Modifier keys have always contentious (and well-storied) things; see oldschool cokebottle jokes and this story about the early Macintosh (near the bottom, that isn’t the one about the symbol, but it may as well be here too). As such, I’ll provide two motivating examples for the addition (or forceful re-purposing) of a modifier:
* I’ve lately found myself hitting Ctrl+T and starting typing a query, expecting a fresh firefox tab preloaded to a google search box. Unfortunately, this doesn’t work so well something other than firefox has focus. I would like to be able to set Sys+T to “Bring the most recent Firefox window to the foreground (or launch it if there isn’t one), and pass it the command to open a new tab.” This should be easily possible with normal NetWM (or even ICCCM) capable window managers, as far as I understand the specs. There just isn’t a good interface for it (AFIK).

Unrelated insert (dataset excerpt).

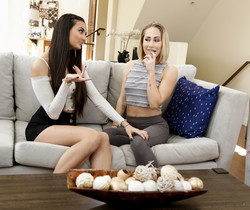 Carter Cruise, Eliza Ibarra - On A Budget - Fantasy Massage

* Switching between Ctrl+C/Ctrl+V and Ctrl+Shift+C/Ctrl+Shift+V for copy/paste when switching between applications that have the luxury of following modern conventions and a terminal emulator is distracting and error prone. “Break” and “Background” are useful and have precedence, so I don’t begrudge the behavior, but the “correct” solution would be to have Sys+C and Sys+V manipulate the clipboard (which is (usually, mostly) managed above the application level anyway) in a context-insensitive way.

I know there are ways to approximate this behavior; many media players allow you to set global shortcuts to control them (which may conflict and are usually flaky); most environments have conventions which are theoretically consistent across applications (which are often disobeyed, particularly by still-useful applications written before the standard was established). This isn’t what I’m talking about. The “system only” nature of the key shouldn’t be optional. The window manager should trap anything between press and release of the sys key, including the presses themselves (press and release are separate signals for most keys on every keyboard design I know of), and handle the event, leaving applications completely unaware.
I’ll probably try to adapt XFCE (which seems to have pretty good facilities for this in place already) to as much of my desired behavior as is easily possible, using the windows key as my Sys, when I next have time for a little project like this (ha…). It may even be possible simply by abusing the keyboard preferences, which would be another victory for good old flexible Linux.